→ **STATED GOAL**
Reproduce every line below as a numbered list, leaving out any blank lines.

— START OF DATA EXTRACT —

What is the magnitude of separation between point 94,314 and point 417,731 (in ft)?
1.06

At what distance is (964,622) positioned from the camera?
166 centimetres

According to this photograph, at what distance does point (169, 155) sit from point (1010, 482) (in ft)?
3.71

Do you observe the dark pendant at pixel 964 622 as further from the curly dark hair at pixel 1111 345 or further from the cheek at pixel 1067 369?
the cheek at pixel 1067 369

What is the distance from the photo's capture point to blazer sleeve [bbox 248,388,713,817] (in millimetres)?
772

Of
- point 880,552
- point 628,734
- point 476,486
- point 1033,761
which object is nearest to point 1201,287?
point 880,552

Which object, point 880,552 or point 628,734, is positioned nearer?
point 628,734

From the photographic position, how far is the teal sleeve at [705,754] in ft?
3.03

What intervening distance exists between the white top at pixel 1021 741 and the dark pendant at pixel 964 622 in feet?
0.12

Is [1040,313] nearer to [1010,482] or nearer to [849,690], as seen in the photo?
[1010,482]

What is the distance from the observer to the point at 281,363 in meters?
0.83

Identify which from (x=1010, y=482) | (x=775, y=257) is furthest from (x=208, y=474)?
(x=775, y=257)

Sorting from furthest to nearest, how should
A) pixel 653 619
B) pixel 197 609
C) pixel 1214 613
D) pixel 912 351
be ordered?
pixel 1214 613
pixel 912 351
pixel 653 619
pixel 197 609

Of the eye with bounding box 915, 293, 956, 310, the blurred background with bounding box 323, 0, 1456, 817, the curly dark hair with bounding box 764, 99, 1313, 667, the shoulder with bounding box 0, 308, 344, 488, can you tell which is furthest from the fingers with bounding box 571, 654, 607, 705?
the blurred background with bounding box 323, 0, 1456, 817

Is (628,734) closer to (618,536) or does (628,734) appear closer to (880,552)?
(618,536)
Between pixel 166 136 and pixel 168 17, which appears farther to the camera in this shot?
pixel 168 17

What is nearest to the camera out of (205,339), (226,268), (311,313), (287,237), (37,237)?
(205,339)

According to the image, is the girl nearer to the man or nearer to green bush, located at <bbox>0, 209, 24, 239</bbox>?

— END OF DATA EXTRACT —

→ **TASK OUTPUT**
1. What is the magnitude of separation between point 94,314 and point 417,731 (in ft)?
2. 1.06
3. At what distance is (964,622) positioned from the camera?
4. 166 centimetres
5. According to this photograph, at what distance does point (169, 155) sit from point (1010, 482) (in ft)?
6. 3.71
7. Do you observe the dark pendant at pixel 964 622 as further from the curly dark hair at pixel 1111 345 or further from the cheek at pixel 1067 369?
8. the cheek at pixel 1067 369
9. What is the distance from the photo's capture point to blazer sleeve [bbox 248,388,713,817] (in millimetres)?
10. 772
11. Of
12. - point 880,552
13. - point 628,734
14. - point 476,486
15. - point 1033,761
16. which object is nearest to point 1201,287?
17. point 880,552
18. Which object, point 880,552 or point 628,734, is positioned nearer?
19. point 628,734
20. From the photographic position, how far is the teal sleeve at [705,754] in ft?
21. 3.03
22. What intervening distance exists between the white top at pixel 1021 741 and the dark pendant at pixel 964 622 in feet?
23. 0.12
24. Is [1040,313] nearer to [1010,482] or nearer to [849,690], as seen in the photo?
25. [1010,482]
26. What is the distance from the observer to the point at 281,363 in meters?
27. 0.83
28. Identify which from (x=1010, y=482) | (x=775, y=257) is furthest from (x=208, y=474)?
29. (x=775, y=257)
30. Sorting from furthest to nearest, how should
31. A) pixel 653 619
32. B) pixel 197 609
33. C) pixel 1214 613
34. D) pixel 912 351
35. be ordered?
36. pixel 1214 613
37. pixel 912 351
38. pixel 653 619
39. pixel 197 609
40. Of the eye with bounding box 915, 293, 956, 310, the blurred background with bounding box 323, 0, 1456, 817, the curly dark hair with bounding box 764, 99, 1313, 667, the shoulder with bounding box 0, 308, 344, 488, can you tell which is furthest from the fingers with bounding box 571, 654, 607, 705?
41. the blurred background with bounding box 323, 0, 1456, 817
42. Is (628,734) closer to (618,536) or does (628,734) appear closer to (880,552)?
43. (618,536)
44. Between pixel 166 136 and pixel 168 17, which appears farther to the camera in this shot?
45. pixel 168 17
46. What is nearest to the camera out of (205,339), (226,268), (311,313), (287,237), (37,237)?
47. (205,339)
48. According to the image, is the girl nearer to the man or nearer to green bush, located at <bbox>0, 209, 24, 239</bbox>?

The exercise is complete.